Текст книги "Страстотерпцы"


Автор книги: Владислав Бахревский



сообщить о нарушении

Текущая страница: 15 (всего у книги 47 страниц) [доступный отрывок для чтения: 17 страниц]

10

Иван Мартынович Брюховецкий пробудился поздно. Первое, что почувствовал, – простыни рекой пахнут. Лежал, улыбался, вспоминая, как тихонько, благодарно, счастливо шептала ночью жена имя его. Чуть скосил глаза на соседнюю подушку – пусто. Жена – птаха ранняя. Русские спозаранок славят Бога. Впрок! Дневные грехи на вечерне отмаливают.

Иван Мартынович потянулся, наслаждаясь здоровьем, постелью, видом опочивальни. Одеяло – на лебяжьем пуху, соболями подбито. Шатёр – голубого шёлку, стены – голубой бархат, на полу вместо ковра сшитые беличьи шкурки. Босым ногам – ласковое балованье.

На большом серебряном гвозде с массивной шляпкой в виде львиной головы – сабля: подарок тестя Дмитрия Алексеевича. Ножны в сапфирах, рукоятка из кости допотопного зверя мамонта, по эфесу алмазы.

При виде сабли мысли кинулись к войсковым делам, но Иван Мартынович сердито остановил себя. Встал, оделся. Подошёл к иконам, перекрестил лоб, хотел уж было уйти, но с порога вернулся, отбил три поясных поклона перед Страстной иконой Божией Матери с огненными ангелами по углам.

В горнице навстречу ему поднялась милая его супруга.

   – Пробудился?

   – Вон солнце какое ярое! Царство Небесное проспал.

   – Нет, не проспал! – Глаза влюблённые, сама как цветочек средь зелёного луга: для всего мира радость. – Песцов привезли, не хочешь ли поглядеть?

   – Шкурки?

   – Живых! Уж такие пригожие! Весёлые!

Божий мир сиял. Три пары песцов, пушистых, как зима, играли в просторном загоне. Всё было в инее. Деревья, бороды дворовых людей.
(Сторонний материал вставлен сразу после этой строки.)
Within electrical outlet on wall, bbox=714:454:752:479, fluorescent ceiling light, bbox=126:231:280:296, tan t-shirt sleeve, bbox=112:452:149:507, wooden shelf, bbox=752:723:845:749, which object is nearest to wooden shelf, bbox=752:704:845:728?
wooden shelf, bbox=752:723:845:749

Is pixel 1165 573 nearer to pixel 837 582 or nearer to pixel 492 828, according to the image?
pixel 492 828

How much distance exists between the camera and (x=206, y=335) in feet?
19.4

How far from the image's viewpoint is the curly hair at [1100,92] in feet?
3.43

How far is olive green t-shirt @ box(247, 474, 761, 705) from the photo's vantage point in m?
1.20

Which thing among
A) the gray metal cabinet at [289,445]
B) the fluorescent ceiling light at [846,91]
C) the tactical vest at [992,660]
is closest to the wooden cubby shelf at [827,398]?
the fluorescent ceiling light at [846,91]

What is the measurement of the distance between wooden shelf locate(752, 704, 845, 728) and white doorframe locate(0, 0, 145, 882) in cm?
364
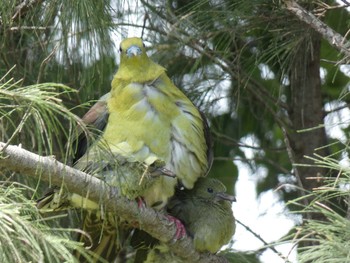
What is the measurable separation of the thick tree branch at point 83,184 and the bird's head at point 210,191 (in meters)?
0.48

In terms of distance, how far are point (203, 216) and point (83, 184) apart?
1.31 m

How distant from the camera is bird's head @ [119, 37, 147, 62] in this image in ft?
13.9

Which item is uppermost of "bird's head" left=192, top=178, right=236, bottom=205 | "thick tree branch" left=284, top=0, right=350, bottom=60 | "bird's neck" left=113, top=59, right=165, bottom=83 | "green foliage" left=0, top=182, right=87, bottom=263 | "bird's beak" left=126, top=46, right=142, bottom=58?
"thick tree branch" left=284, top=0, right=350, bottom=60

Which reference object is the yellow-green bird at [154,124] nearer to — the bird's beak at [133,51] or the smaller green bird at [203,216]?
the bird's beak at [133,51]

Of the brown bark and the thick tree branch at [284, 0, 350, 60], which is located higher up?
the thick tree branch at [284, 0, 350, 60]

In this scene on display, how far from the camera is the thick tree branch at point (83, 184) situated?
2.83 metres

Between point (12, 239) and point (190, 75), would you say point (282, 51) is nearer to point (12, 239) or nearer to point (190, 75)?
point (190, 75)

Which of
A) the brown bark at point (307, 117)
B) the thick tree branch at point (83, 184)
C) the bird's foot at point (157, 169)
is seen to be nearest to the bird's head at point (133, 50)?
the bird's foot at point (157, 169)

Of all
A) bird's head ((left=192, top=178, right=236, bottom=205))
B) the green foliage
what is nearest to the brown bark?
bird's head ((left=192, top=178, right=236, bottom=205))

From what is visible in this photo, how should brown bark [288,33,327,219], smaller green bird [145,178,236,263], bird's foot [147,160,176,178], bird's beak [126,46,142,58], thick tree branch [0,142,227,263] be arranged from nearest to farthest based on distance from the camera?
thick tree branch [0,142,227,263] < bird's foot [147,160,176,178] < smaller green bird [145,178,236,263] < bird's beak [126,46,142,58] < brown bark [288,33,327,219]

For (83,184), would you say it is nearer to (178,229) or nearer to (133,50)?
(178,229)

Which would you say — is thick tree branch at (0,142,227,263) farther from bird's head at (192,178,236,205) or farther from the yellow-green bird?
bird's head at (192,178,236,205)

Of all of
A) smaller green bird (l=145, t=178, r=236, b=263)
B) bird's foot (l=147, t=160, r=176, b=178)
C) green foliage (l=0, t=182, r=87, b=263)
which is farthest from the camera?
smaller green bird (l=145, t=178, r=236, b=263)

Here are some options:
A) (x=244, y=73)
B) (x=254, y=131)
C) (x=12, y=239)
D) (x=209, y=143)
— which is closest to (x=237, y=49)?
(x=244, y=73)
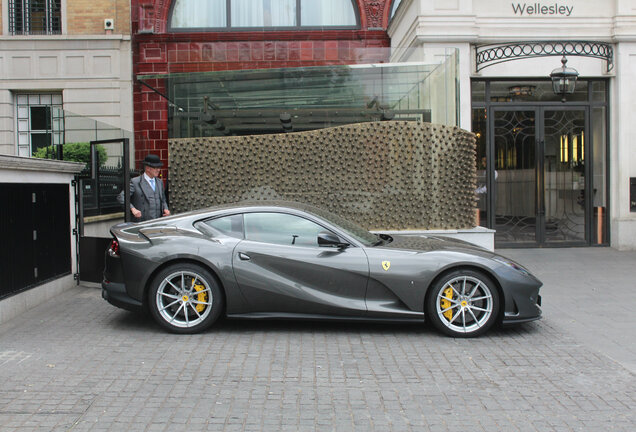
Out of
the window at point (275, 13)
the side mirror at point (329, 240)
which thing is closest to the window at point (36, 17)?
the window at point (275, 13)

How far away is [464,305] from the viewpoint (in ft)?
20.2

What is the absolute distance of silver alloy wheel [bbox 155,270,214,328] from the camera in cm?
626

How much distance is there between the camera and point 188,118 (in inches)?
452

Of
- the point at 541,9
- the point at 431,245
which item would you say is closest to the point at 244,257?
the point at 431,245

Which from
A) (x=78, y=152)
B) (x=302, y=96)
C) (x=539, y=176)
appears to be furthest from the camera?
(x=539, y=176)

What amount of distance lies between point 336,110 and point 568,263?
5030 millimetres

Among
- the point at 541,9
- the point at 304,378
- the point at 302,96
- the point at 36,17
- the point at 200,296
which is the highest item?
the point at 36,17

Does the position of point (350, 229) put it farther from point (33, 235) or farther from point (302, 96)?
point (302, 96)

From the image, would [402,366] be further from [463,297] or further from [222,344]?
[222,344]

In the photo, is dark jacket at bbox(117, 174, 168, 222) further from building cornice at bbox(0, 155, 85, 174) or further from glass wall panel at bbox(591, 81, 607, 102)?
glass wall panel at bbox(591, 81, 607, 102)

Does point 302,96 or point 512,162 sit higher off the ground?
point 302,96

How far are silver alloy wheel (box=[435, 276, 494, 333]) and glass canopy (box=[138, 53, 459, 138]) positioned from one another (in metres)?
5.87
Причудливые маковки терема, остро поднятые крыши хозяйственных сараев, коньки, деревянное узорчатое кружево на окнах, крылечках, на барабанах церковки.

   – А ведь и впрямь белее снега! – изумился Иван Мартынович красоте северных лисиц. – Зачем их привезли?

   – В подарок, на наше счастье. От Ильи Даниловича.

   – От Милославского? От тестя государева?

   – Чай, Илья Данилович – родня. Матушка моя – Милославская. Илья Данилович в гости нас нынче звал.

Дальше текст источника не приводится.